Item
1.01
|
Entry
into a Material Definitive Agreement
|
On
May 13, 2019, BTCS Inc. (the “Company”) entered into an equity line purchase agreement with Cavalry Fund I LP (“Cavalry”)
(the “Purchase Agreement”) pursuant to which Cavalry has agreed to purchase from the Company, at the direction
of the Company and in its sole discretion, up to $10,000,000 of common stock (subject to certain limitations)
from time to time over a 36-month period. In consideration for entering into the $10 million Purchase Agreement, the Company
issued to Cavalry 333,334 shares of common stock as a commitment fee and will issue up to 583,334 shares of common stock pro rata
as Cavalry purchases additional shares.
Concurrently
with the execution of the Purchase Agreement on May 13, 2019, the Company and Cavalry also entered into a registration rights
agreement (the “Registration Rights Agreement”), pursuant to which the Company agreed, among other things, to file
a registration statement (the “Registration Statement”) with the Securities and Exchange Commission (the “SEC”),
no later than May 23, 2019 to register for resale by Cavalry under the Securities Act of 1933 (the “Act”), the shares
of common stock that the Company may elect to issue and sell to Cavalry from time to time under the Purchase Agreement.
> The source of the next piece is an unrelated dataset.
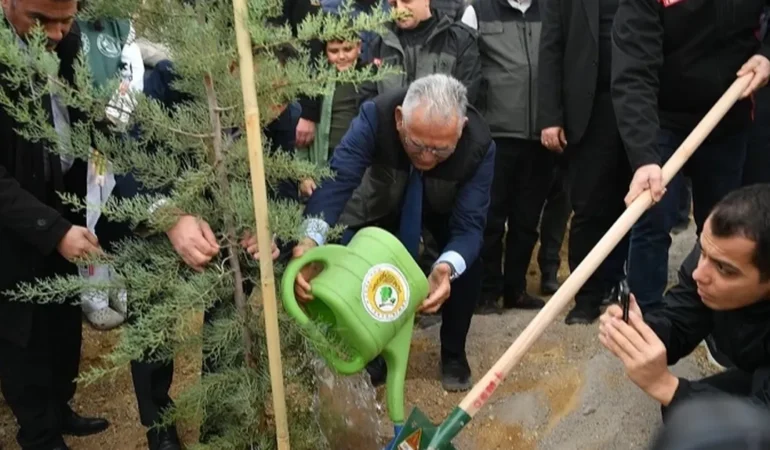 Kayseri’de 35 Bin Fidan Toprakla Buluştu!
Registration
Rights Agreement provides that in the event the Company is unable to register sufficient shares under the Registration Statement,
the Company will be required to file additional registration statements such that sufficient registered shares are available for
issuance and sale to Cavalry under the Purchase Agreement.
The
Company does not have the right to commence any sales to Cavalry under the Purchase Agreement until each of the conditions set
forth in the Purchase Agreement are satisfied, including the Registration Statement being declared effective by the SEC. Thereafter,
the Company may, from time to time and at its sole discretion, direct Cavalry to purchase shares of the Company’s common
stock during trading hours (“Intraday Puts”) and after trading hours until 7 p.m. New York time (“Aftermarket
Puts”) (either an Intraday Put or an Aftermarket Put may be referred to as a “Put”). The Company may make
multiple Puts each day subject to delivery of the shares associated with prior Puts.
The
number of shares that may be sold under an Intraday Put shall be equal to the total daily trading dollar volume (“Daily
Trading Dollar Volume”) for the trading day prior to the applicable Put date, divided by the Intraday Purchase Price (such
shares being the “Intraday Put Share Limit”). The “Intraday Purchase Price” means the lower of: (i) 94%
of the lowest sale price on the trading day prior to the applicable Put date, and (ii) 94% of the arithmetic average of the three
lowest closing prices for the Company’s common stock during the 12 consecutive trading days ending on the Trading Day immediately
preceding such Put date.
The
number of shares that may be sold under an Aftermarket Put shall be equal to the Daily Trading Dollar Volume, divided by the Aftermarket
Put Price (such shares being the “Aftermarket Put Share Limit”). The “Aftermarket Put Price” means: the
lower of: (i) the lowest Sale Price on the applicable Put date, and (ii) the arithmetic average of the three lowest closing prices
for the Company’s common stock during the 12 consecutive trading days ending on the trading day immediately preceding such
Put date.
Upon mutual agreement
of Cavalry and the Company and subject to written confirmation by Cavalry that such agreement will not result in violation of
the 4.99% beneficial ownership limitation, the Company may increase the Intraday Put Share Limit or the Aftermarket Put Share
Limit, as applicable, for any Put to include an amount equal to $2,000,000 in Put shares at the applicable Purchase Price, in
each case in addition to the applicable Intraday Put Share Limit or Aftermarket Put Share Limit. In all instances, the Company
may not sell shares of its common stock to Cavalry under the Purchase Agreement if it would result in Cavalry beneficially owning
more than 4.99% of the Company’s common stock or if the closing price the trading day immediately preceding the Put date is
below $0.005.
The
net proceeds under the Purchase Agreement to the Company will depend on the frequency and prices at which the Company sells shares
of its stock to Cavalry. The Company expects that any proceeds received by the Company from such sales to Cavalry under the Purchase
Agreement will be used for but not be limited to general corporate purposes, including compensating the Company’s management.
This
Current Report on Form 8-K shall not constitute an offer to sell or a solicitation of an offer to buy any shares of common stock,
nor shall there be any sale of shares of common stock in any state or jurisdiction in which such an offer, solicitation or sale
would be unlawful prior to registration or qualification under the securities laws of any such state or other jurisdiction.
The
foregoing descriptions of the Purchase Agreement and Registration Rights Agreement are qualified in their entirety by reference
to the full text of the Purchase Agreement and the Registration Rights Agreement, copies of which are attached hereto as
Exhibit
10.1
and
10.2
, respectively, and each of which is incorporated herein in its entirety by reference.